Coupe du monde, France, pétrole : c’est la crise ! (E&S n°132)

 

Humeur :

Une Coupe du Monde de crise.


Il y a quelques semaines nous écrivions ici même une Humeur intitulée « Vivement la Coupe du Monde ». Nous étions alors en pleine crise existentielle de la zone euro (qui n’est d’ailleurs toujours pas terminée) et nous expliquions que le Mondial de football tomberait à pic pour rafraichir les idées et réduire, au moins temporairement, la pression qui sévissait sur les pays eurolandais et plus globalement sur les marchés.

Malheureusement, si le Mondial a bien commencé et a bien apaisé les esprits dans un premier temps, nous étions loin d’imaginer que cette Coupe du Monde de football ne serait finalement que le reflet de la situation économique mondiale. Autrement dit, la crise est partout, même dans le foot. Ainsi, alors qu’il est généralement le théâtre d’un beau spectacle, avec de nombreux buts, des stratégies offensives et des joueurs survoltés qui « mouillent le maillot », le Mondial 2010 est pour l’instant une succession de matchs plutôt fades, avec peu de buts et peu d’enthousiasme. Bref, il est exactement à l’image de la croissance, particulièrement en Europe, c’est-à-dire molle.

Dans le prolongement de cette apathie européenne, le Mondial sud-africain marque aussi l’émergence de nouvelles puissances. Si l’Asie de l’Est et l’Afrique restent encore en retrait (à l’exception de la Corée du Sud et du Ghana), les pays latino-américains sortent du lot. Et pour cause : à l’exception du Honduras, tous les pays d’Amérique du Sud présents se sont qualifiés pour le second tour. Parallèlement et à l’image de leur résistance économique, les Etats-Unis constituent aussi une des grandes surprises de ce Mondial. Ils finissent même premiers d’un groupe pourtant difficile, avec notamment l’Angleterre qui, à l’instar de son économie, a sauvé de justesse les joyaux de la Couronne.

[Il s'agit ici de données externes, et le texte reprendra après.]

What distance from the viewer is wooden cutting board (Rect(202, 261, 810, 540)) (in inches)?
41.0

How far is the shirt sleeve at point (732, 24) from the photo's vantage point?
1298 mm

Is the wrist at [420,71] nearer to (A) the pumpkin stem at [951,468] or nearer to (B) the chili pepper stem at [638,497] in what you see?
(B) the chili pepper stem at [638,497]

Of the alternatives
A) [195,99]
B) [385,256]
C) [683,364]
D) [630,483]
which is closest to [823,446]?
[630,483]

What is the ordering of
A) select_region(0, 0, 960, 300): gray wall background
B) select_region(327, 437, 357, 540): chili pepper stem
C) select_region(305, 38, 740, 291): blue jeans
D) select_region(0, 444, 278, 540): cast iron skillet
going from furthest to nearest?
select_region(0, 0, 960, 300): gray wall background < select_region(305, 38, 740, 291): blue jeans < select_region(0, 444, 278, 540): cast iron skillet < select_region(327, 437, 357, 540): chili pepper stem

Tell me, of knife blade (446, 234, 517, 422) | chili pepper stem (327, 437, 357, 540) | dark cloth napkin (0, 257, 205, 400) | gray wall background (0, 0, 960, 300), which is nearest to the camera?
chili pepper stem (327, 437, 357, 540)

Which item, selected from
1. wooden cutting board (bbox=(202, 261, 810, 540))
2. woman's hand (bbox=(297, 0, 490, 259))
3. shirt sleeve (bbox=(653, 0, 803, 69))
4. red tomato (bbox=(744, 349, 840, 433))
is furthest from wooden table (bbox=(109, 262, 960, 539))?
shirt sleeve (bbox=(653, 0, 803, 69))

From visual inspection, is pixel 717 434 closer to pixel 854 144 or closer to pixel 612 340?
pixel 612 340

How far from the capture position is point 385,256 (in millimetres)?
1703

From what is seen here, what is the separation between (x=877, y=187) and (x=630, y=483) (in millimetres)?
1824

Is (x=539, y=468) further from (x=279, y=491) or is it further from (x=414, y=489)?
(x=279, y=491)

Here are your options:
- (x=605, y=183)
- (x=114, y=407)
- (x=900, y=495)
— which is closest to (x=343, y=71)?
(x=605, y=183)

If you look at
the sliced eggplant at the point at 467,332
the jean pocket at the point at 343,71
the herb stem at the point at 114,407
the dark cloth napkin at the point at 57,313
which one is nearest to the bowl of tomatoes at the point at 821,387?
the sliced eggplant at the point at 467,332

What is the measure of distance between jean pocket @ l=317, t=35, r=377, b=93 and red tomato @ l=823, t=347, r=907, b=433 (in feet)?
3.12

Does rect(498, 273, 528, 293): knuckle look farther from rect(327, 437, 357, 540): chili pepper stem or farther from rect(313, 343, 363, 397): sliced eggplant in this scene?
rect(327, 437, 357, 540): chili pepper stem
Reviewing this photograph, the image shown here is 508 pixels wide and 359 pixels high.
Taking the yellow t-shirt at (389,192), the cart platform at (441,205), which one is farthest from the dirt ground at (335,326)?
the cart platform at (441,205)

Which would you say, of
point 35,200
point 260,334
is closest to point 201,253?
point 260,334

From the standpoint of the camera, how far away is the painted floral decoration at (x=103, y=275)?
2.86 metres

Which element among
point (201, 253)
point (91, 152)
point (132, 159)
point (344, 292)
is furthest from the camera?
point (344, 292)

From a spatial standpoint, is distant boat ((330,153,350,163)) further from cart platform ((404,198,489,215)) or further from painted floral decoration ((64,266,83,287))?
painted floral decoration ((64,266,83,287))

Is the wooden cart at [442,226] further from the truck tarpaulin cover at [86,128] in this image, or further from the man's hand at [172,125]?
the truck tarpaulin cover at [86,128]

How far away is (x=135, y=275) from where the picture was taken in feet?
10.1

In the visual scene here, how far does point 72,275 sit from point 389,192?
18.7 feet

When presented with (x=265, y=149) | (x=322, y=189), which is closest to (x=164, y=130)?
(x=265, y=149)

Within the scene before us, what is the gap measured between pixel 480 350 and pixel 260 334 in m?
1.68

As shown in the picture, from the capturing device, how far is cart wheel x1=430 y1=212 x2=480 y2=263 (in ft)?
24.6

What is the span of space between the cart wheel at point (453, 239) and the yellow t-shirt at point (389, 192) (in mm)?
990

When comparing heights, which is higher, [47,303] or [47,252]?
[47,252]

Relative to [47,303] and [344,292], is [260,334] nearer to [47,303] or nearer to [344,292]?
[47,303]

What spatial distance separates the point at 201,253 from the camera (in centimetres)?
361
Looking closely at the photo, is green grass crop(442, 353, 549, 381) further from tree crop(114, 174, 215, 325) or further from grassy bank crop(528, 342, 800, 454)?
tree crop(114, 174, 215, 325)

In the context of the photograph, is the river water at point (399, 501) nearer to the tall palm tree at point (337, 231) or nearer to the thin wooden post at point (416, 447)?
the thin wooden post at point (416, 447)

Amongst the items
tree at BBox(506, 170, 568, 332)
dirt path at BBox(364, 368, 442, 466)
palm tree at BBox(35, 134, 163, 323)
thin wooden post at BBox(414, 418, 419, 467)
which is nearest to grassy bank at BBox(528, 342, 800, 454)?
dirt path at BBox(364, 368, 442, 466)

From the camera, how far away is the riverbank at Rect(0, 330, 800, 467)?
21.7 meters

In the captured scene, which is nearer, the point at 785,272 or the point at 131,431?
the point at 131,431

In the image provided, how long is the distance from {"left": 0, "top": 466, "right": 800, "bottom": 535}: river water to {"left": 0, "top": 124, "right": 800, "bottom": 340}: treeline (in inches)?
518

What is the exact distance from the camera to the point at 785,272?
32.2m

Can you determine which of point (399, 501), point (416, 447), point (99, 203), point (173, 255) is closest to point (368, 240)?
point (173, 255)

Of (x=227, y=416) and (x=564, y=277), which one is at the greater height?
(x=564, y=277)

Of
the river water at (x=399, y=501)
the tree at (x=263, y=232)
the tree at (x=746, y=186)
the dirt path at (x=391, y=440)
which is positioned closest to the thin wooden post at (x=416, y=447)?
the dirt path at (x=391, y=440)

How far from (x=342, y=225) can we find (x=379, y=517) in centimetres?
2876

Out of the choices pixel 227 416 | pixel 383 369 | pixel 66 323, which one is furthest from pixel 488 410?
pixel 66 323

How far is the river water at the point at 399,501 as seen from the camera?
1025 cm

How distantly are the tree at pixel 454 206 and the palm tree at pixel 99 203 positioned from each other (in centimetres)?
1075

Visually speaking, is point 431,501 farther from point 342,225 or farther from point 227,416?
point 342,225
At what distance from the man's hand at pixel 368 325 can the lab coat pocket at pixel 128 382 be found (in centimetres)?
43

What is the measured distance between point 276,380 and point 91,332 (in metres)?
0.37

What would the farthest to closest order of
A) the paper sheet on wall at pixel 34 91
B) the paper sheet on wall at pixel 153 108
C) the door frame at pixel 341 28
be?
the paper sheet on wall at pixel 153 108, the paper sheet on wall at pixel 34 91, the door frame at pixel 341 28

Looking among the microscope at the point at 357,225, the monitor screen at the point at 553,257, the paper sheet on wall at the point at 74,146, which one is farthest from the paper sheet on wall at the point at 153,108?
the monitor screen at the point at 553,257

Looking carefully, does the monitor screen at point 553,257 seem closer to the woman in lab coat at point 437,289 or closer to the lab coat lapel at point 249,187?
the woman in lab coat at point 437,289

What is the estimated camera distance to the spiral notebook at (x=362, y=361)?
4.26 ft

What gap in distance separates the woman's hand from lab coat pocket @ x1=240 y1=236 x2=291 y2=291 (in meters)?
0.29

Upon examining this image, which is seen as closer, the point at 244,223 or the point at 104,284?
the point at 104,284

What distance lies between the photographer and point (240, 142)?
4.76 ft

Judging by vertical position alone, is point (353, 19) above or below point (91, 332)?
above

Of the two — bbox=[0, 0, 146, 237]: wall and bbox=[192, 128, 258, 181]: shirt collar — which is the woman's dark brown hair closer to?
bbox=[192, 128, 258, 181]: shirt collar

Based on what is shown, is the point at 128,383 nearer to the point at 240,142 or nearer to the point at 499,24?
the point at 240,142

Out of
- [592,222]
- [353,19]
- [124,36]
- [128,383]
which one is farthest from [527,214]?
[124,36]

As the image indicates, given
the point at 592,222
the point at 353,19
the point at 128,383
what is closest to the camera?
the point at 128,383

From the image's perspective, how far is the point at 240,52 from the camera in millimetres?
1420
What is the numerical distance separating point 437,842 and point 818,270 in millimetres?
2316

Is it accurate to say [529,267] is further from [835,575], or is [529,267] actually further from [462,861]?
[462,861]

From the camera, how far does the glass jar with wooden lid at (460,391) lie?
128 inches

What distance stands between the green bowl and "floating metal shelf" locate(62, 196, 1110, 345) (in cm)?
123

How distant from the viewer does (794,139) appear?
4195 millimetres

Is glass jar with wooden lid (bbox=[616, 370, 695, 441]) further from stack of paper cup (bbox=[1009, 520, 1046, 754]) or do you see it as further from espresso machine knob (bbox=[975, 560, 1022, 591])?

En revanche et à l’image de leur situation économique, les pays européens, et en particulier ceux de la zone euro, souffrent. Alors qu’ils sont déjà les parents pauvres de la croissance mondiale depuis une dizaine d’années, ces derniers prennent désormais la même place sur l’échelle du football international. Ainsi, qu’il s’agisse de l’Espagne ou du Portugal, la douleur prime et leur qualification ne se fera qu’à l’arraché (à l’heure où nous écrivons cet article, nous ne savons pas si l’Espagne s’est qualifiée). Quant à la Slovénie, son entrée dans la zone euro ne lui aura pas porté bonheur pour au moins deux raisons : non seulement, elle a sombré dans une grave récession en 2009 (son PIB a même chuté de 7,3 % l’an dernier et peinera à redémarrer en 2010) et, de surcroit, elle n’a même pas passé le premier tour du Mondial. La Slovaquie a eu plus de réussite, mais au grand dam de l’Italie, qui, bien que championne du monde en titre, ne passera même pas le premier tour. Une claque nationale encore plus dramatique pour la population italienne que leur dette publique, qui n’est pourtant plus passée sous les 100 % du PIB depuis les années 80 et avoisine les 130 % en 2010. Que dire alors de la Grèce qui, après avoir été championne d’Europe des Nations en 2004 et championne du monde de la dette publique depuis bientôt dix ans, n’a également pas réussi à atteindre les huitièmes de finale.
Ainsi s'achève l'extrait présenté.